Global const variables

Jonathan M Davis via Digitalmars-d-learn digitalmars-d-learn at puremagic.com
Tue Oct 21 10:09:57 PDT 2014


On Tuesday, 21 October 2014 at 15:51:27 UTC, MachineCode wrote:
> pure functions are also supposed to don't use global variables 
> at all, according to functional programming paradigm

The functional programming paradigm is kind of irrelevant to D's 
pure, which should really be something more like @global. D's 
pure makes it so that a function cannot directly access global, 
mutable state - i.e. no mutable global or static variables which 
can ever be mutated by anything in the program. So, pure 
functions can access immutable global and static variables, 
because their state can never change, and in principle, they 
could access const variables that were directly initialized, e.g.

const int i = 7;

However, apparently, the compiler won't do that with arrays right 
now, as Bearophile has found. Accessing global or static 
variables that can never change once they're initialized does not 
violate the guarantees that D's pure makes, because the value is 
fixed and as such is essentially the same as hard-coding the 
value in the function directly. It's just those that can change 
which are a problem (which does potentially include global, const 
arrays if they were initialized via a static constructor).
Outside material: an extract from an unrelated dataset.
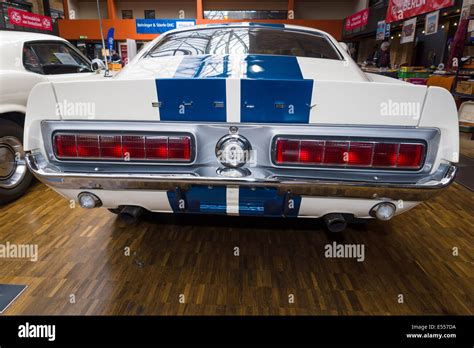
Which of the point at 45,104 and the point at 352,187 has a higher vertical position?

Now, while D's pure really doesn't directly have anything to do 
with functional purity (_all_ it does is restrict access to 
global or static variables which can be mutated - either directly 
or indirectly), it _is_ a vital building block for functional 
purity, because if the function parameters are immutable or 
implicitly convertible to immutable, then the compiler knows that 
multiple calls to the function with the same arguments will 
always return the same result, because the function can't access 
any mutable globals to get at anything different to produce a 
different result. And even if the parameters aren't immutable or 
implicitly convertible to immutable, if the parameter types and 
return type are unrelated, the compiler can also know that the 
return value was not passed into the function (since it had 
nowhere else to get it from), so it knows that it's unique and 
can do stuff like implicitly convert that value to immutable 
safely.

So, with pure, the compiler can recognize actual, functional 
purity and other useful attributes and take advantage of them, 
but you're probably better off if you don't think of D's pure as 
being functionally pure, because there are quite a few things 
that D's pure functions can do which functionally pure functions 
can't do (like mutate their arguments if they're mutable).